*Problems to solve*:
**a.** Summarize the passage about the hacked-email message in two sentences.
**b.** Echo word for word the part of the passage about the hacked-email message from "It is with profound" up to and including "digital investigation skills.".

*Passage shown*:
_ _ _ _ _

It is with profound sense of sadness i wrote this email to you. I don't know how you will find this but you just have to forgive me for not telling you before leaving. I traveled down to United Kingdom on Thursday for a short vacation but unfortunately,i got mugged at gun point on my way to the hotel where i lodged.All my money and all other vital documents including my credit cards and my cell phone have been stolen by the muggers.Maybe you too received a message like this from someone you know. It's an annoying example of what happens when an email account gets hacked; it also challenges you to use your digital investigation skills.
I've been to the embassy and the Police here but they're not helping issues at all,Things are difficult here and i don't know what to do at the moment that why i email to ask if you can lend me £800.00 so i can settle the hotel bills and get a return ticket back home. Please do me this great help and i promise to refund the money as soon as i get back home
I look forward to your positive response,so i can send you the details you need to send the money to me through Western Union.
I would use this with grades 6 and up to stimulate critical information literacy skills. The example provides some interesting clues which immediately caused me to be skeptical. These were the questions that ran through my mind:
1. Do I know where she is now? Not for sure, but having just spent 2 weeks with us for Christmas, I seriously doubted she would take off for a short vacation to the UK. Still, anything is possible. Quickest way to find out? Call her cell phone. In fact, many of her friends who also received the message did just that. If she answers, the claim about her cell phone being stolen is false.

_ _ _ _ _

*Information given*:

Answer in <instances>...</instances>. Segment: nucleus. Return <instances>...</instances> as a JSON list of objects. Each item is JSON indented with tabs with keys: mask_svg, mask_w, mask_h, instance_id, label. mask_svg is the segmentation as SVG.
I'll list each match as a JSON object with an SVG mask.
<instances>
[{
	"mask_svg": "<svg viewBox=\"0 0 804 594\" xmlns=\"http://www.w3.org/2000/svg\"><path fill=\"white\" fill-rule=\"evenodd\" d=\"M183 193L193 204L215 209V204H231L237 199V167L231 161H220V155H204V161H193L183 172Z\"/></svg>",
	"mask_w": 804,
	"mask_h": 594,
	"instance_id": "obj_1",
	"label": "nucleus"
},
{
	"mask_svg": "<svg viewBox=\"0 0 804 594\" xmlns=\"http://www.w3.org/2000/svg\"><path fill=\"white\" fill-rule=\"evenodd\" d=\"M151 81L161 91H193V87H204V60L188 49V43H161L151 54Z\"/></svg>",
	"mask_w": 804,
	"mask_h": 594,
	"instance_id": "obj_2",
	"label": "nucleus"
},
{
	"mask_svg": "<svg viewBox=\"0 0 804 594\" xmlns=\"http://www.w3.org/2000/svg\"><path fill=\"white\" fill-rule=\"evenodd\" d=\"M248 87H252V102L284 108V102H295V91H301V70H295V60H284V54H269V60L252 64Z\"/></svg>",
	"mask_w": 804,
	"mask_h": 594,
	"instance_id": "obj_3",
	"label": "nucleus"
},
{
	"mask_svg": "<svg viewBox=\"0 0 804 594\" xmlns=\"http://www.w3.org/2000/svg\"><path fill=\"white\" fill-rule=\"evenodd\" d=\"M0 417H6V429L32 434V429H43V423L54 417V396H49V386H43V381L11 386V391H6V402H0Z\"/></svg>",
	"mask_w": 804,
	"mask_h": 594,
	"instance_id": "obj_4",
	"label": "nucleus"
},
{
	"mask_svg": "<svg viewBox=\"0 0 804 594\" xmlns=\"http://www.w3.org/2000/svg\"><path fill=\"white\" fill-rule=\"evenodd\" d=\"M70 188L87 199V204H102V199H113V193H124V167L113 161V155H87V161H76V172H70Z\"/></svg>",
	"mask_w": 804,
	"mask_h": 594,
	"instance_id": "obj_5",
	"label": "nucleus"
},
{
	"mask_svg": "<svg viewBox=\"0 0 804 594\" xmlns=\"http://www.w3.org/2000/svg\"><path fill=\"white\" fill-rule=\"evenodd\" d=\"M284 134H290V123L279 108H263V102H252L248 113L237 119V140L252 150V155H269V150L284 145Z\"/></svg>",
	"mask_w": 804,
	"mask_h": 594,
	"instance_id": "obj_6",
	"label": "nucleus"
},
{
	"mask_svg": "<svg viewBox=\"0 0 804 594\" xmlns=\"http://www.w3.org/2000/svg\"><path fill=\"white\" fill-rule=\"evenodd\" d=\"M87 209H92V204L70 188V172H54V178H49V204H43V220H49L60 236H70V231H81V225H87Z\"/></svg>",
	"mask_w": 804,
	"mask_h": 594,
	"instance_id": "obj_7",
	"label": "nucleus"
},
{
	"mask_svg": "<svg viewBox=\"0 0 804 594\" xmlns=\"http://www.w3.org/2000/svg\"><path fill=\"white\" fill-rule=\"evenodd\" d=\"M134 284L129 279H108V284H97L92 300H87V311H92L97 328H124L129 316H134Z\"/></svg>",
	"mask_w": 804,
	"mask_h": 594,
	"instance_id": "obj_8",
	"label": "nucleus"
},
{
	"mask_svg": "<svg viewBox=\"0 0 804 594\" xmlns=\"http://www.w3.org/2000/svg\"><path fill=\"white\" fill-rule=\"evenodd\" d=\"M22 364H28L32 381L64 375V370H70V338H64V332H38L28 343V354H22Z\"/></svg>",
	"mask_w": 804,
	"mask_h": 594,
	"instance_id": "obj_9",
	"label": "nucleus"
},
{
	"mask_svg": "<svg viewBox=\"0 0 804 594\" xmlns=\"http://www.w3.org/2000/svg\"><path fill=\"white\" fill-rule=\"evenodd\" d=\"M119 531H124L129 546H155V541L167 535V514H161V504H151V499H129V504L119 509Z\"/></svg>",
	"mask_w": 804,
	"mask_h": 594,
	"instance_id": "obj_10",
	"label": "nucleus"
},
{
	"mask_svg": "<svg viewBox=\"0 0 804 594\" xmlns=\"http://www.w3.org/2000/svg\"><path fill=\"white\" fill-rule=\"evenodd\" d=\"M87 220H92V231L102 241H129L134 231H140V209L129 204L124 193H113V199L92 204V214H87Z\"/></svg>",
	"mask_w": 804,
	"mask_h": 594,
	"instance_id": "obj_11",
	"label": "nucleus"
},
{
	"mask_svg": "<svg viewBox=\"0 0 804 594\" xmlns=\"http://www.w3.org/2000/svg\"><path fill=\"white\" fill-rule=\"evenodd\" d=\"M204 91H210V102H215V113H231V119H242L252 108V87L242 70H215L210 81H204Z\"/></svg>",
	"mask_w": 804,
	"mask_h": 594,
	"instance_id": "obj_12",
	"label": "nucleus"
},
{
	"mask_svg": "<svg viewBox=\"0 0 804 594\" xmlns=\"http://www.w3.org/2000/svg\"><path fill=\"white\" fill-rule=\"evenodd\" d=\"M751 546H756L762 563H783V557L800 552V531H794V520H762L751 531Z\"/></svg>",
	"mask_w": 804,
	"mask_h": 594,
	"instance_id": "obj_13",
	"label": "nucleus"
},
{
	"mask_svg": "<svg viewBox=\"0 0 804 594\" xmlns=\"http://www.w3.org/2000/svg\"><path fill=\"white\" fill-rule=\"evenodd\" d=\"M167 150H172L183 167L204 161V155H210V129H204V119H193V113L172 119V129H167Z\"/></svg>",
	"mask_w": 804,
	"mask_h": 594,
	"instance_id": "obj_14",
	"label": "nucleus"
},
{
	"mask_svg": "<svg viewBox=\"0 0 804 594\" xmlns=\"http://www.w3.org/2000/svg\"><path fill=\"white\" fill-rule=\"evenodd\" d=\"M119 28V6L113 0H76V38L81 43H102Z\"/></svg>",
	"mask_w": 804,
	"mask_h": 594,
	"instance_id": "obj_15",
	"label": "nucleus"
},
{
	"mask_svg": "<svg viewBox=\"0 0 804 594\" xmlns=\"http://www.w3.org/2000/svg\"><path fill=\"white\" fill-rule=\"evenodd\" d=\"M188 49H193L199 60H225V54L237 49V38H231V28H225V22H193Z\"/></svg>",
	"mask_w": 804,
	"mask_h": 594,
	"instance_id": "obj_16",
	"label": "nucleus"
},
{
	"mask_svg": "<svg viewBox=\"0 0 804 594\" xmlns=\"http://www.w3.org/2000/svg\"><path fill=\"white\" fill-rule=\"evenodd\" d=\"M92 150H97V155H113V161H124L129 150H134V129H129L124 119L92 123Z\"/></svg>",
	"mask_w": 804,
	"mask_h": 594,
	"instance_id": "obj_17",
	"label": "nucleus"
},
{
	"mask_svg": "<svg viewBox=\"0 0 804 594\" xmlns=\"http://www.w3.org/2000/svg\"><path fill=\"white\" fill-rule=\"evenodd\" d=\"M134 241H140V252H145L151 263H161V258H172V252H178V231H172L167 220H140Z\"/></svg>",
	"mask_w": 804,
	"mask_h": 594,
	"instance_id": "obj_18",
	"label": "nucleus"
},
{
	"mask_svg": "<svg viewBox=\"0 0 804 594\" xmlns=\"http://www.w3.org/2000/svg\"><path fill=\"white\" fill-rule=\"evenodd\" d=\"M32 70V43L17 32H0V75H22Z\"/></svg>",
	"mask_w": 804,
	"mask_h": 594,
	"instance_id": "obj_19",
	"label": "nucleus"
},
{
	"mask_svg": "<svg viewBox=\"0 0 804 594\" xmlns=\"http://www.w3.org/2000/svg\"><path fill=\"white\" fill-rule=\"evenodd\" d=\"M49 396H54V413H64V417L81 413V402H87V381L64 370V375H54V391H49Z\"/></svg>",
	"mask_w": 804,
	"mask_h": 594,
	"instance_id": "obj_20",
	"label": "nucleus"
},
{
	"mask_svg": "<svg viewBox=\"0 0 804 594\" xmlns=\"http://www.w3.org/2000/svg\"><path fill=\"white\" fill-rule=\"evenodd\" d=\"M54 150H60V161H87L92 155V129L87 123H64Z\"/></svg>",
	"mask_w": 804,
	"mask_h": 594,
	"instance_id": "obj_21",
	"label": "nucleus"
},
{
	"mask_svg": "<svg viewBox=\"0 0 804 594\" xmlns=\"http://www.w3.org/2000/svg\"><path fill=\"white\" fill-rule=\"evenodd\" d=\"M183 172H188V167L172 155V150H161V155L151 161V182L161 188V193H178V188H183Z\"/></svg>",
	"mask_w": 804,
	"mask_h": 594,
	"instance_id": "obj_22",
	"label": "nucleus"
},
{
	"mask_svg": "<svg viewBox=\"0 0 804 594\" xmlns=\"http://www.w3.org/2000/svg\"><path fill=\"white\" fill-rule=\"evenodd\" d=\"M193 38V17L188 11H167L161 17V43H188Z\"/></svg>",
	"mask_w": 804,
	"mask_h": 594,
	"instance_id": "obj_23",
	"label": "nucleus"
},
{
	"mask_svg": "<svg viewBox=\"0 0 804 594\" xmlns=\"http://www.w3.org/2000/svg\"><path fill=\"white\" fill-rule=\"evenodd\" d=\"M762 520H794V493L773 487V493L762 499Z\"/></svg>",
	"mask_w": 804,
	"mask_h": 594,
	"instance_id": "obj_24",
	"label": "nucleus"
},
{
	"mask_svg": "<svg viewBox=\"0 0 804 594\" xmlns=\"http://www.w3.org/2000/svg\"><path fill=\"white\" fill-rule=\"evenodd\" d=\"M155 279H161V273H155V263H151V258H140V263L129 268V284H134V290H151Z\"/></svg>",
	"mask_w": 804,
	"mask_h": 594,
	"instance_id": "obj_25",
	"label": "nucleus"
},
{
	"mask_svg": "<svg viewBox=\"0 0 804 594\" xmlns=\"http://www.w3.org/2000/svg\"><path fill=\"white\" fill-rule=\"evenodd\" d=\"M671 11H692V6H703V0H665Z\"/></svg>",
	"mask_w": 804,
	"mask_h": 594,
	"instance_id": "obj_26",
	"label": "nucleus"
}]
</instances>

_ _ _ _ _

*Replies*:
**a.** The passage quotes an email in which the sender claims to have been mugged at gunpoint during a short vacation in the United Kingdom and asks to borrow £800.00, sent through Western Union, to settle hotel bills and buy a return ticket home. It presents the message as an example of what happens when an email account gets hacked, recommends using it with grades 6 and up to build critical information literacy skills, and gives the first skeptical question: whether the writer knows where the sender is, which a call to her cell phone would settle.

**b.**
It is with profound sense of sadness i wrote this email to you. I don't know how you will find this but you just have to forgive me for not telling you before leaving. I traveled down to United Kingdom on Thursday for a short vacation but unfortunately,i got mugged at gun point on my way to the hotel where i lodged.All my money and all other vital documents including my credit cards and my cell phone have been stolen by the muggers.Maybe you too received a message like this from someone you know. It's an annoying example of what happens when an email account gets hacked; it also challenges you to use your digital investigation skills.